French troops march down the Champs Elysee on July 14, 2018, during the Bastille Day parade in Paris. (Francois Mori/AP)

Tanks arrived in Washington this week, ahead of the July 4 parade that President Trump has dubbed a “Salute to America.” He’s boasted about putting on such an event since he attended the 2017 Bastille Day celebration in Paris, which he called “one of the greatest parades I’ve ever seen” — appreciating, in particular, its “military might.”

Though last year he failed to execute his plans to match, or explicitly “top,” France’s parade, he’s finally getting what he wants.

But Trump’s comments about his aims for the event — “showing to the American people, among other things, the strongest and most advanced Military anywhere in the World,” as he put it on Twitter — reveal that he fundamentally missed the point of Bastille Day. Enchanted by the tanks and flyovers, he overlooked other aspects of the French celebration that make it quite different in tone and tenor from the displays of martial force put on by autocratic regimes like Russia and North Korea, whose garish displays he now risks echoing.

A bit of history reveals the complexity of France’s Bastille Day fete — and clarifies how the military fits into the picture of what’s essentially a celebration of French national identity. Bastille Day, of course, marks the 1789 fall of the notorious prison that for centuries symbolized royal authority, and which served as home to many of the king’s unlucky targets, often relatives whom the monarchy deemed inconvenient. The storming of the Bastille is widely considered to have ignited the French Revolution. As the historian Richard Evans explained in Vox last year, tracing the history of the Bastille Day parade, pro-Republican French organized annual commemorations in the years that followed the revolution. When Napoleon seized power in a 1799 coup, he repackaged the event as a military parade. Then, after his fall in 1814, the restored monarchy did away with the celebration altogether, pushing it underground, and it became a sort of act of Republican dissent.

What’s more, the contemporary parade celebrates not just the fall of the Bastille but the sweeping, anti-monarchist victory that followed a century later, in the crucial 1880 elections. The left-wing National Assembly that emerged from that vote declared July 14 a national holiday to honor citizens’ empowerment; a military side of the parade was revived to showcase France’s pledge to regain the territories it lost to Germany in 1871.

Tasks:
1. Output the part of the Bastille Day passage that starts at "French troops march" and ends at "what he wants.", copying it word for word.
2. According to the Bastille Day passage, what did Napoleon do with the annual commemoration after he seized power in 1799?
The rows come from a separate source unrelated to the Bastille Day passage.

Excerpted records:

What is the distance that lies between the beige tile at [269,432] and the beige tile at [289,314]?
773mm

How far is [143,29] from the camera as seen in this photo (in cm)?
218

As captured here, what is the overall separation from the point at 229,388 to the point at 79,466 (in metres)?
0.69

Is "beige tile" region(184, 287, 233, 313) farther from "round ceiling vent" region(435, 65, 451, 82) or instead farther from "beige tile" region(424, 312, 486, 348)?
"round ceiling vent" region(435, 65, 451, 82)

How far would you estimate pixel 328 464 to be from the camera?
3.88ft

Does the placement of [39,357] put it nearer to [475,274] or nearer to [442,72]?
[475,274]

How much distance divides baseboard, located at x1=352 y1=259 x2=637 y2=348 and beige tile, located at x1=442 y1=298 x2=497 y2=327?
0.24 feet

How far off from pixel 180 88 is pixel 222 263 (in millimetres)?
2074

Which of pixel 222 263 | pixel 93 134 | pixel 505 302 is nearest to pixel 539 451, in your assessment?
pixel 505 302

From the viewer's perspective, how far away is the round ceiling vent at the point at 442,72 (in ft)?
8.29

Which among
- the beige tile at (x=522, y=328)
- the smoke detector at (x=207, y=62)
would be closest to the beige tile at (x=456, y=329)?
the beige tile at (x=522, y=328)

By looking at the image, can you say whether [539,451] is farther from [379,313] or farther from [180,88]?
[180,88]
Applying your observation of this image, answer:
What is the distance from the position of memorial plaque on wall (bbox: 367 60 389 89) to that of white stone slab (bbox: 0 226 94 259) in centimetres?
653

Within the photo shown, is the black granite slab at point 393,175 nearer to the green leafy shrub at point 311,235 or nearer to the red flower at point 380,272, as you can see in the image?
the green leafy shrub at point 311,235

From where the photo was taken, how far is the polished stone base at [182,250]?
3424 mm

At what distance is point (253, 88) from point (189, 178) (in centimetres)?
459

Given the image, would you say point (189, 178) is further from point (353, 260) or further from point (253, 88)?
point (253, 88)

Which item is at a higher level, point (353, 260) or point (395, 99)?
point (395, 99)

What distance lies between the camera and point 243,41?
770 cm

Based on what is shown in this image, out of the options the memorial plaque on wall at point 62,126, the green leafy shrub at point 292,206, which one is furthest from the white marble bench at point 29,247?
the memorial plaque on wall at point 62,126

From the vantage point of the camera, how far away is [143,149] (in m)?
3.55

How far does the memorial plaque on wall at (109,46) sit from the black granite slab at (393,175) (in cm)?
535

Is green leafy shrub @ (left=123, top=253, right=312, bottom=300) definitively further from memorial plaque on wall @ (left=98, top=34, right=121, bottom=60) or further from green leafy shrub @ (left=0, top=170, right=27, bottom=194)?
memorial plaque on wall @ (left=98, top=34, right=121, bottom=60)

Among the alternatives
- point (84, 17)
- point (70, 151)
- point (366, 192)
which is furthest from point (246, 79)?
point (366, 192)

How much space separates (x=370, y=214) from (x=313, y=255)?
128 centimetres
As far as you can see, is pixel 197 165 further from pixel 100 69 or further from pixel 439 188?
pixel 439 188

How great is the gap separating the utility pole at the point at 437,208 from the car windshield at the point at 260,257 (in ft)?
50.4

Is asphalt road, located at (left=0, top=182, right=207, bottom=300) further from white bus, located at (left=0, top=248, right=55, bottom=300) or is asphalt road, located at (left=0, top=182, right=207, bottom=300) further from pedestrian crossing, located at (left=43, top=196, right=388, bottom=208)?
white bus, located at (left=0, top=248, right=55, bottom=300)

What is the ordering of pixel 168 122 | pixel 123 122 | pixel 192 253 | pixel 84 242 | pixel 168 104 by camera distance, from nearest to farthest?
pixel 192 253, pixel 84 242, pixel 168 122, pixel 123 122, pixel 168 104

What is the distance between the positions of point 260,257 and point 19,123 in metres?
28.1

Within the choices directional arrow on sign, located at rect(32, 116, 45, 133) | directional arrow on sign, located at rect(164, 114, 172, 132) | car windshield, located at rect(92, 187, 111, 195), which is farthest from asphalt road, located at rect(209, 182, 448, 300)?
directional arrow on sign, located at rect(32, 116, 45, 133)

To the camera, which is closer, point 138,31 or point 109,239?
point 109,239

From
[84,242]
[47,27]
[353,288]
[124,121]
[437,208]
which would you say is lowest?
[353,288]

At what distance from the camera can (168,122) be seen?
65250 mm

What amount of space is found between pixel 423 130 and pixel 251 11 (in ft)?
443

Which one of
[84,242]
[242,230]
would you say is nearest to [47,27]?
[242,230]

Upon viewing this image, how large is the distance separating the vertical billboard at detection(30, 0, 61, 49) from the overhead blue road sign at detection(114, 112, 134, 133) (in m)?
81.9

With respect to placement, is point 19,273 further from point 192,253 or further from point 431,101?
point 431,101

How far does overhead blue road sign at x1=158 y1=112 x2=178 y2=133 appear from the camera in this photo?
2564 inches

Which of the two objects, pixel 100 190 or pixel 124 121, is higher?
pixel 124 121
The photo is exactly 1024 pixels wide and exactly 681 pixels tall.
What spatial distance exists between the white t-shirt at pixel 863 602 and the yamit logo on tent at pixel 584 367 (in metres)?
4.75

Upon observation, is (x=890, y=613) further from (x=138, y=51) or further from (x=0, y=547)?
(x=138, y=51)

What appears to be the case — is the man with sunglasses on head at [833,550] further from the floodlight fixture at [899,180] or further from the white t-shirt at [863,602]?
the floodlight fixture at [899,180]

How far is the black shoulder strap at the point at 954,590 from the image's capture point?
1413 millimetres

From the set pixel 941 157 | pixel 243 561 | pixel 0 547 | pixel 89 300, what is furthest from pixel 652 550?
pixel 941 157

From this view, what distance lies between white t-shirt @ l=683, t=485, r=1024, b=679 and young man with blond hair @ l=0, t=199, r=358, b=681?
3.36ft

Exercise responses:
1.
French troops march down the Champs Elysee on July 14, 2018, during the Bastille Day parade in Paris. (Francois Mori/AP)

Tanks arrived in Washington this week, ahead of the July 4 parade that President Trump has dubbed a “Salute to America.” He’s boasted about putting on such an event since he attended the 2017 Bastille Day celebration in Paris, which he called “one of the greatest parades I’ve ever seen” — appreciating, in particular, its “military might.”

Though last year he failed to execute his plans to match, or explicitly “top,” France’s parade, he’s finally getting what he wants.

2. He repackaged it as a military parade.